* Text shown:
-- start --

Perry Farrell Interview: We start the festivities with the dude from Jane’s Addiction, and hoo boy, this thing right here is a downer. Like a normal interview you’d expect to see follows a real standard, “hey, we’re so-and-so, and we’re great, and we got this new record, and it’s the best, and y’all should buy it, and funny story goes here” or whatever, but this, man… Holmes is in a real bad place when they sat down to talk to him, and not just in the way he looked like warmed-over death at the time. He spends the entire time going on about how everything in his career is terrible, and the industry is screwing with him, and he’s completely lost all his creativity and can’t write songs anymore. Shit gets weird at the end, where he actually cheers up and smiles a little, with a weird comparison about Janet Jackson and salads that kinda makes sense, but I’m not in the business of straight-up transcribing shit, so you’ll just have to use your imaginations, but then maybe five seconds after talking about how festive a Jane’s Addiction show was, dude practically starts crying and we’re back on Perry Farrell Suicide Watch again. Heroin is a helluva drug. It’s really sort of an uncomfortably intimate moment where you’re elbow deep inside a troubled artist’s tortured soul, and when they cut away from him, it’s followed immediately (and jarringly) by a shitty cartoon of a Hard N Heavy tour bus running over an MTV van and then squeakily humping it. Legit rock star tears, followed by animated vehicle-rape. This is no video magazine, folks, this is art.

-- end --

* Directions for this task:
In the review of the Perry Farrell interview, what cartoon appears right after the footage cuts away from him? The data that follow play no part in this exercise.

* Outline labeling data:
-- start --

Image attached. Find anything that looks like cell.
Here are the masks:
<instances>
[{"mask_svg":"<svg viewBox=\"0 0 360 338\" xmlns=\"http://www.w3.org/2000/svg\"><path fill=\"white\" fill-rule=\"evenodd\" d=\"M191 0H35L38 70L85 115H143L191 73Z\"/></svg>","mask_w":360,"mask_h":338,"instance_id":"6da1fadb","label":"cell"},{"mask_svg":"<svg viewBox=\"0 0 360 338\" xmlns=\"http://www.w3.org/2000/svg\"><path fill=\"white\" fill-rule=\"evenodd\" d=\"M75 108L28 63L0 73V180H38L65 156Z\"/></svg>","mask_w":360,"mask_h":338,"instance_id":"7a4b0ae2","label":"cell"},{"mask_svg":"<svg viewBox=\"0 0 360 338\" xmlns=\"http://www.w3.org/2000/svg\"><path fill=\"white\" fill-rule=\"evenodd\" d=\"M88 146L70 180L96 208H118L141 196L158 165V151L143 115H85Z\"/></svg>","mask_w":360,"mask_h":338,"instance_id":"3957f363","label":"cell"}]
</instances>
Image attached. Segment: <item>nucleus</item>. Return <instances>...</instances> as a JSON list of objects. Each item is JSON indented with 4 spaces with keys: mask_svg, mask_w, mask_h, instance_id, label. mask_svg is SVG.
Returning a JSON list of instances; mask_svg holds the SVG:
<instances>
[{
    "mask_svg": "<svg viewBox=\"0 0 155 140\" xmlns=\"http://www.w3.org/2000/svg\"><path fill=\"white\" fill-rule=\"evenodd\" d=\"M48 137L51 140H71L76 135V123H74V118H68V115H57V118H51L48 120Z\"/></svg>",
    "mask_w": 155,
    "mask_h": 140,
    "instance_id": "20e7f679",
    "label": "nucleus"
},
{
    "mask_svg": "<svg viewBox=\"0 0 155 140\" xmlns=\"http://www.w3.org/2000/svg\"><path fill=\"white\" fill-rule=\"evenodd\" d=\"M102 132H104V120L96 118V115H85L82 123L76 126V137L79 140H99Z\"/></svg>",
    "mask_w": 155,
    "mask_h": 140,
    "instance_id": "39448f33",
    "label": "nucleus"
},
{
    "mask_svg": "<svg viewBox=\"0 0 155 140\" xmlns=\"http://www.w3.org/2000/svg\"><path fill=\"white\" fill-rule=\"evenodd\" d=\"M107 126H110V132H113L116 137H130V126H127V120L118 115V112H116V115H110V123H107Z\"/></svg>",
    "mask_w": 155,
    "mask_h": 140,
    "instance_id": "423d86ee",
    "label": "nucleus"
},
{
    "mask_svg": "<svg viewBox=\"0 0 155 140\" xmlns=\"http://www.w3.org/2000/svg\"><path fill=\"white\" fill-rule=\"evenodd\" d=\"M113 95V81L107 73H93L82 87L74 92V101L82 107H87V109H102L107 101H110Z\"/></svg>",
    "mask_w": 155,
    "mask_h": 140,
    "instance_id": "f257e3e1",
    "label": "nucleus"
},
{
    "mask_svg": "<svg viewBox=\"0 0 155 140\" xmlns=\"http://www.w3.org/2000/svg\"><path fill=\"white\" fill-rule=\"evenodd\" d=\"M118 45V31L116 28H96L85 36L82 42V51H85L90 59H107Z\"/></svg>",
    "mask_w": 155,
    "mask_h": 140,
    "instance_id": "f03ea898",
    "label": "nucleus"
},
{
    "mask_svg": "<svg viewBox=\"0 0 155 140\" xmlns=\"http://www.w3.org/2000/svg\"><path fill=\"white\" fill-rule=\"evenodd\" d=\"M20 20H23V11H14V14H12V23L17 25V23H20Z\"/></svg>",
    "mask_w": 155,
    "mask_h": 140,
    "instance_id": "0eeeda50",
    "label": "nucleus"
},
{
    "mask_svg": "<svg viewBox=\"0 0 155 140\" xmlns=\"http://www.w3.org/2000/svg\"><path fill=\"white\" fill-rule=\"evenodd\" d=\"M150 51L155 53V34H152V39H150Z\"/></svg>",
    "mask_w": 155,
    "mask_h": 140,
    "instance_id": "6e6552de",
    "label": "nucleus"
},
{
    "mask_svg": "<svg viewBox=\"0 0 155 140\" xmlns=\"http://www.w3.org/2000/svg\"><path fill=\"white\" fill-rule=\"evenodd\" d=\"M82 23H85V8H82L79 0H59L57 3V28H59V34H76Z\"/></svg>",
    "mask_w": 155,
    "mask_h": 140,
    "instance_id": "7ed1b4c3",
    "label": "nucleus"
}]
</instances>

-- end --

* Full output:
A cartoon of a Hard N Heavy tour bus running over an MTV van.